Crypto Council for InnovationのCEOであるJi Hun Kimは、延期を「失望させるもの」と呼びつつも、法案の方向性に変わりはないと強調した。「そのようなフレームワークのない毎日は、米国のユーザーとビルダーを海外に押しやり、消費者をリスクに晒す」と、KimはCointelegraphに提供したコメントで述べた。
9月への延期がCLARITY法案の道筋を狭める
トゥーンの発言は、上院銀行委員会委員長のティム・スコットの発言に続くものだ。スコットは木曜日、同院は休会前にCLARITY法案の最初の採決を「間違いなく」行うべきだと述べた。スコットは、トゥーンには手続採決の日程を設定する時間がまだあり、共和党はそのための支持を集めつつあると示唆した。

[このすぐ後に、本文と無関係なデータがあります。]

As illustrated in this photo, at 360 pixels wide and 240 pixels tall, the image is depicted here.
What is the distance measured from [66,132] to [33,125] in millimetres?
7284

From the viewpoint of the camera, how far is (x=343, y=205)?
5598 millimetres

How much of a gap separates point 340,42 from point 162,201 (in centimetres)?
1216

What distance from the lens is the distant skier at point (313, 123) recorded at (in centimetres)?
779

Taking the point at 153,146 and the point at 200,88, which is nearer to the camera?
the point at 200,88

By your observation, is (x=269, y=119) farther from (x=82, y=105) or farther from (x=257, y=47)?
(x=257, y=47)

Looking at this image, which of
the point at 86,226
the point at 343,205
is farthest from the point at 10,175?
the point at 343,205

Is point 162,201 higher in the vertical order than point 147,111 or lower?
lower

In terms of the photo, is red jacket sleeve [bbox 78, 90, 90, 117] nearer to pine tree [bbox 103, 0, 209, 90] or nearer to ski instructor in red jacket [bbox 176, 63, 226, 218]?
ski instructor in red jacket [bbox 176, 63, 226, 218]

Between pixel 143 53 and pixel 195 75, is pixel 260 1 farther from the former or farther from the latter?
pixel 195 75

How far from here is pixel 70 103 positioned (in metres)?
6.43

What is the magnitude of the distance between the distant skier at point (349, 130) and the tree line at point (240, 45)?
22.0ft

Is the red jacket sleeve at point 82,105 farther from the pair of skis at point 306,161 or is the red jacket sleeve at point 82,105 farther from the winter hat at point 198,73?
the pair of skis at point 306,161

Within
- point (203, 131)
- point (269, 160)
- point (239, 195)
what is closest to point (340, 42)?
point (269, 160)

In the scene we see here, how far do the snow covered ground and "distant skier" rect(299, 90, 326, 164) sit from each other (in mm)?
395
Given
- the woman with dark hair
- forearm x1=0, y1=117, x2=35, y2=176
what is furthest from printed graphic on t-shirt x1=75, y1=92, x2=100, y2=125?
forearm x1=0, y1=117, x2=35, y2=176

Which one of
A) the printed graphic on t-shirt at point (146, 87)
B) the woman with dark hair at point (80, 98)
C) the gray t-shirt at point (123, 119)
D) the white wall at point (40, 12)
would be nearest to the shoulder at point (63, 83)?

CLARITY法案は、デジタル資産市場の連邦フレームワークを確立し、米国証券取引委員会(SEC)と商品先物取引委員会(CFTC)の間で監督責任がどのように分担されるかを明確化する。SECとCFTCの管轄権の区分は、業界にとって長年の不確実性の源泉であり、特定のデジタル資産がSECの下で証券として規制されるか、CFTCの下で商品として規制されるかを決定している。
Politicoは、事情に精通する3人の情報を引用し、CLARITY法案は民主党の支持を欠いていると報じたが、交渉は継続中であるとしている。
トゥーンは休会前に議事終結(cloture)を提出する可能性もある。この手続き上の措置は、議員が9月中旬に復帰した際に法案の採決を位置づける可能性があるが、Politicoが引用した2人によると、それ自体が法案の採決を構成するものではない。9月の復帰は、政府の資金調達期限を含む競合する優先課題に直面する議会と同様に、圧縮された立法カレンダーと重なることになる。
Cointelegraphはまた、トゥーンの事務所に対し、上院が休会に入る前に議事終結を提出する意向があるかどうかの確認を求めたが、公開時点では回答を受け取っていない。
情報源によると、民主党は上院の休会前の残務を迅速に処理し、暗号資産法案を本会議に付託する時間協定の承認を拒否した。報道によると、共和党の指導部は、議会を来週の後半まで延長せずに未処理の案件を完了させるためには、全100人の上院議員の全会一致の同意が必要となる。